Columns by John

John Brown has been a wine and food columnist in West Virginia since the 1980’s. His regular columns appear in the Charleston (WV) Gazette-Mail under the title Vines & Vittles and in The State Journal - a statewide business weekly

From Tuscany with love

Every now and then I have a wine reawakening. I’m not talking about reacquainting myself with the wines of my youth like MD 20/20 or the half-gallon jug of California “Burgundy” (where the picture of the old codger on the label looked as if it had been taken post-mortem).

No, I’m referring to a recent dinner where I purchased an inexpensive bottle of red Italian wine from Tuscany and made from sangiovese grapes. The wine was very fruit forward without being sweet. It was also round and ripe and a very good pairing with food, particularly my antipasti followed by pasta in a marinara sauce. It also had aromatic components with aromas of cherries and spices like teaberry. This wine brought back very fond memories of trips I had taken to Tuscany.

The most famous red wines of Tuscany are: Brunello Di Montalcino made entirely from sangiovese grapes and grown around the small town of Montalcino: Chianti Classico (also made from predominately sangiovese); and the Super Tuscans of the region which are blends of varieties like cabernet sauvignon, merlot, cabernet franc, sangiovese and even syrah.

Italy has a government office that sets forth regulations determining which grapes can be grown and produced into wine for each viticultural area in the country. Denominazione Di Origine Controllata (“Controlled designation of origin”) or DOC is a quality assurance label for Italian wine. DOCG (Denominazione di Origine Controllata e Garantita) on the label of an Italian wine is an even stronger and higher quality assurance rating.

The government does not prohibit wineries from planting different grapes than those approved by them for a specific region, but in the past, the resulting wine had to be labeled as “vino de tavola” or table wine.
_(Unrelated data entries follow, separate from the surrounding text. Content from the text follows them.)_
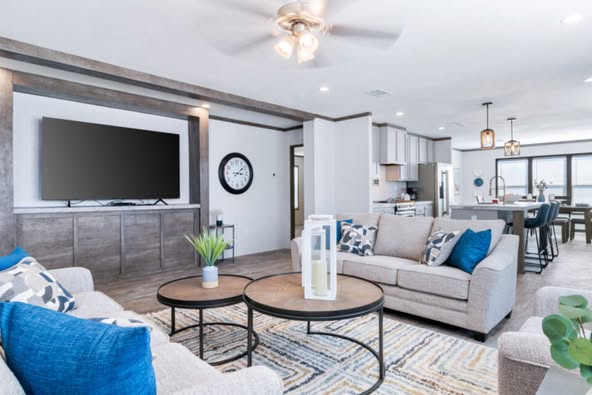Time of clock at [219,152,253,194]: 3:09
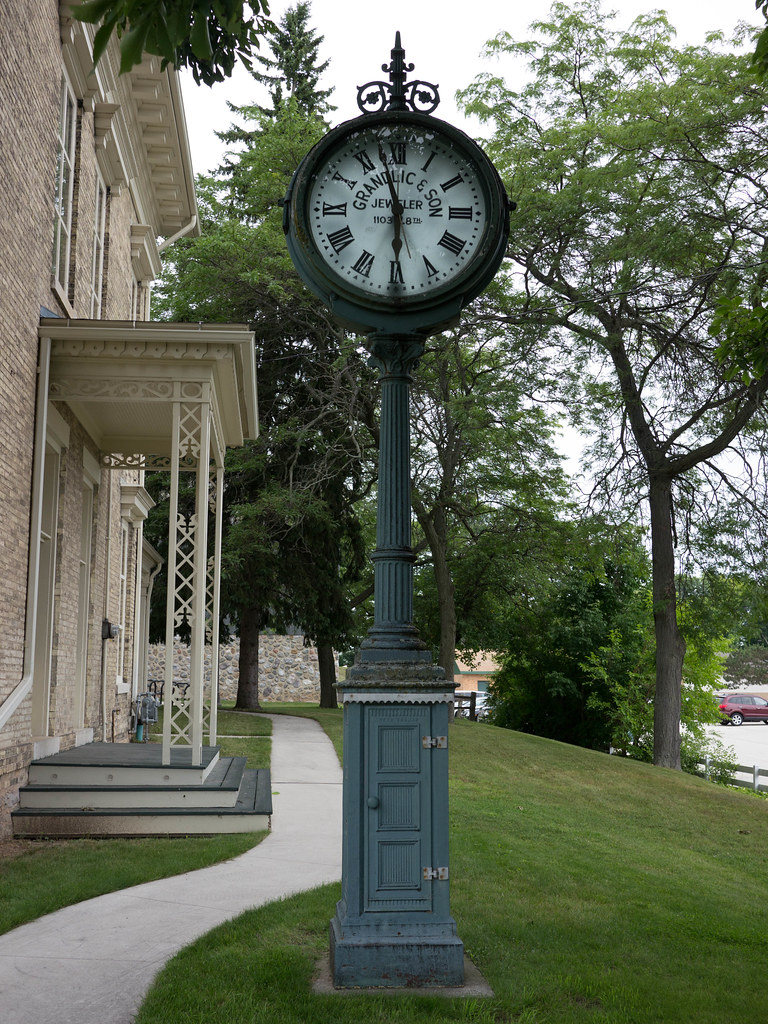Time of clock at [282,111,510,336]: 5:57
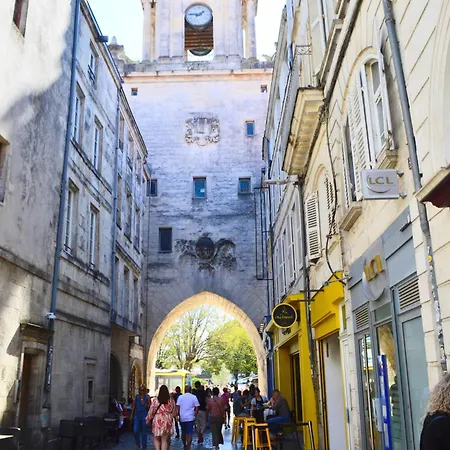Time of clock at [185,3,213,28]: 1:46
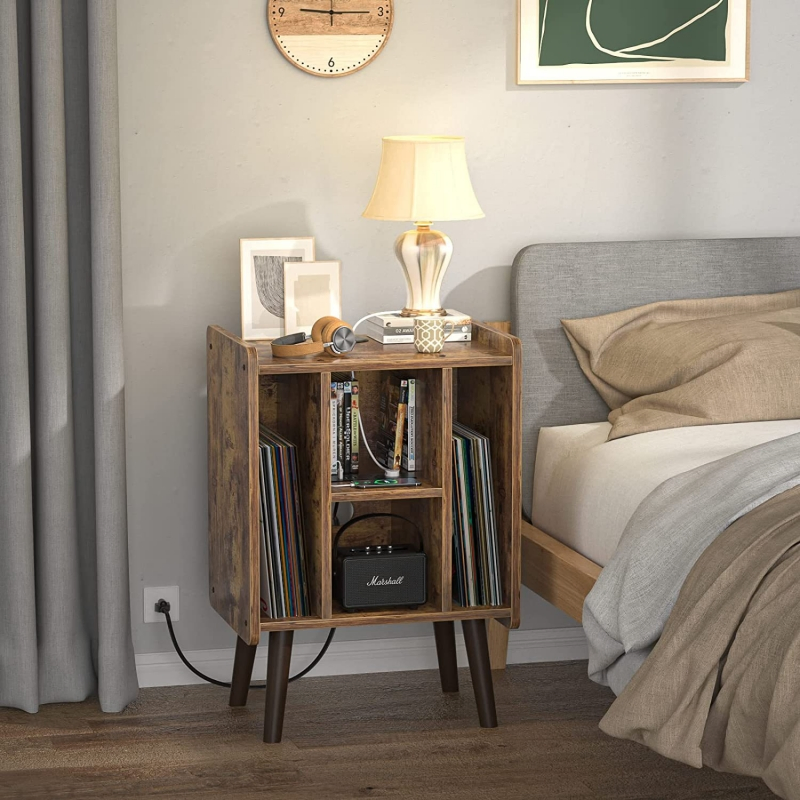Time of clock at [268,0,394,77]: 9:14
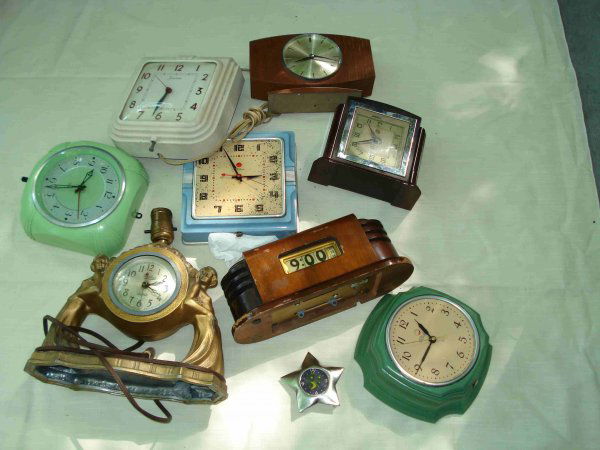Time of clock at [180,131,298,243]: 2:55
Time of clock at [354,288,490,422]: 10:34
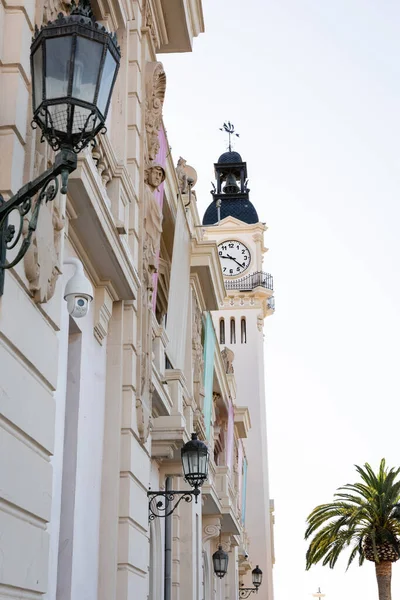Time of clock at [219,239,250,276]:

For example, cabernet sauvignon was not an approved grape for Tuscany and therefore had to be labeled simply as table wine. That all changed in 1992 when the government, with extreme pressure from influential wine makers, set forth a new classification known as IGT (Indicazione Geografica Tipica). This classification permitted wineries to produce wines from grapes not previously approved by them.
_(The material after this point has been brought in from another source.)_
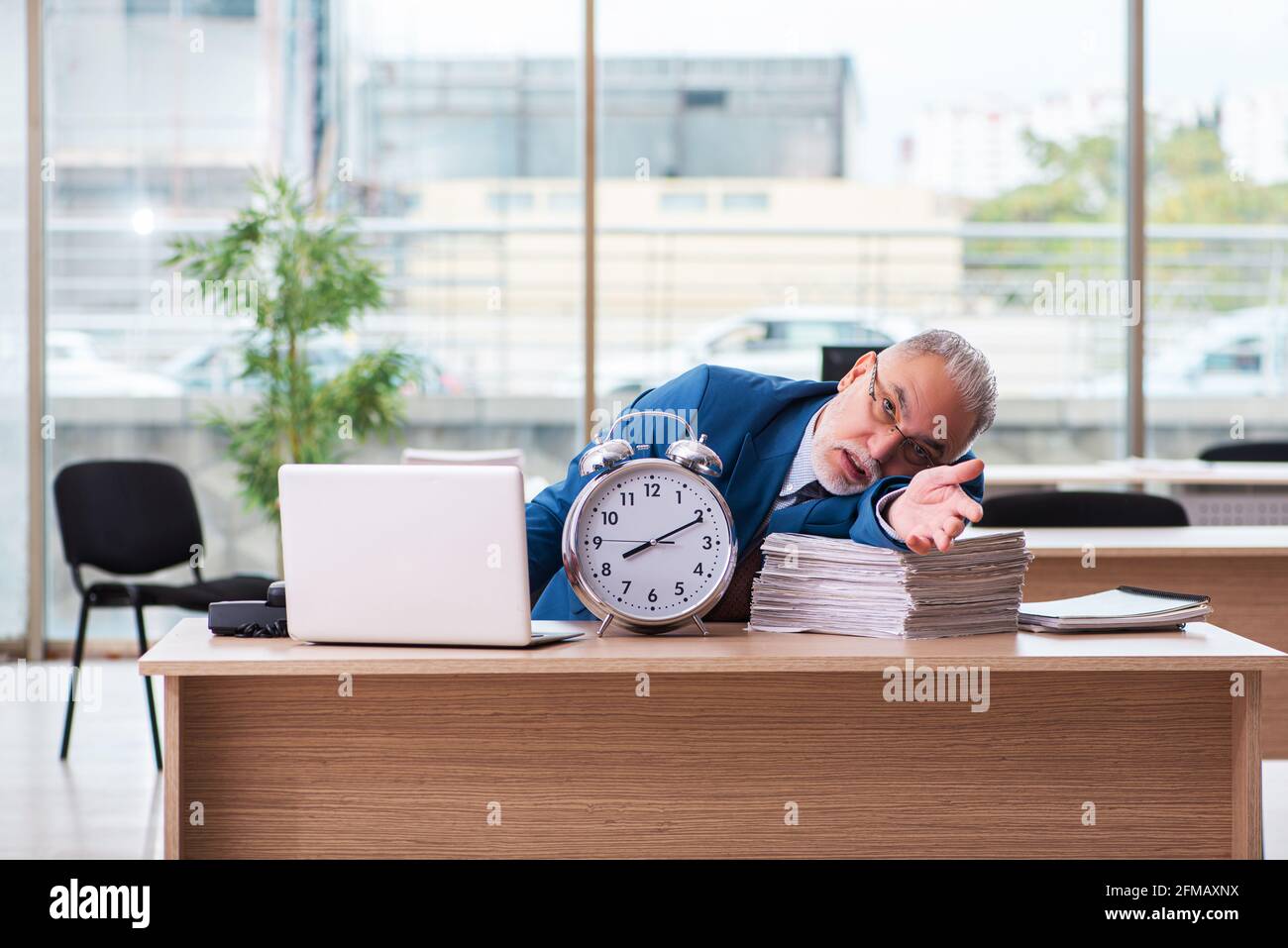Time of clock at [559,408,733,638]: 8:10
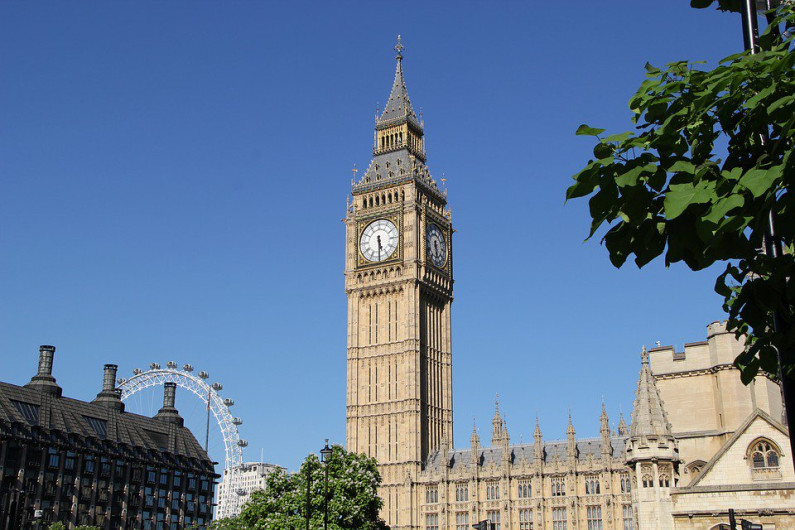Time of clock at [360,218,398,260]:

The wines known as “Super Tuscans” – initially in the coastal Maremma region of Tuscany -led the way by producing Bordeaux-type blends such as cabernet sauvignon and merlot. Ornellaia is perhaps the best known example of a Super Tuscan” and is also considered one of the greatest wines in Italy.

Here are three wines I’ve tasted recently from Tuscany that you might wish to try.

2016 Monte Antico Rosso Toscano ($12) – This is the wine I mentioned above that rekindled my desire to revisit Tuscan wines. Medium-bodied with flavors of ripe dark fruit along with a slight touch of vanilla from oak aging, this is an excellent every day drinking red. Try it with pasta in marinara or a Bolognese sauce.

2015 Frescobaldi Nipozzano Chianti Rufina Riserva ($28) This lovely wine is comprised of 90% Sangiovese and 10% other varieties such as malvasia and colorino. It has flavors of tart red cherries, teaberry and nuances of oak. It is medium bodied, with some noticeable tannin and excellent balancing acidity. The wine was aged in oak for 24 months and for three years in bottle before being released. Grilled Italian sausages or barbecued baby back ribs would be great accompaniments to this wine.

2015 La Massa Toscana ($30) A blend of 60% sangiovese, 25% Merlot, 15% cabernet sauvignon and alicante bouschet, this IGT from the Chianti Classico region of Tuscany is a rich, full-bodied and complex red wine. Aged in French oak, it is silky smooth, has flavors of black cherries and is perfectly balanced. Try roasted pork tenderloin with a port wine sauce for a heavenly pairing with La Massa.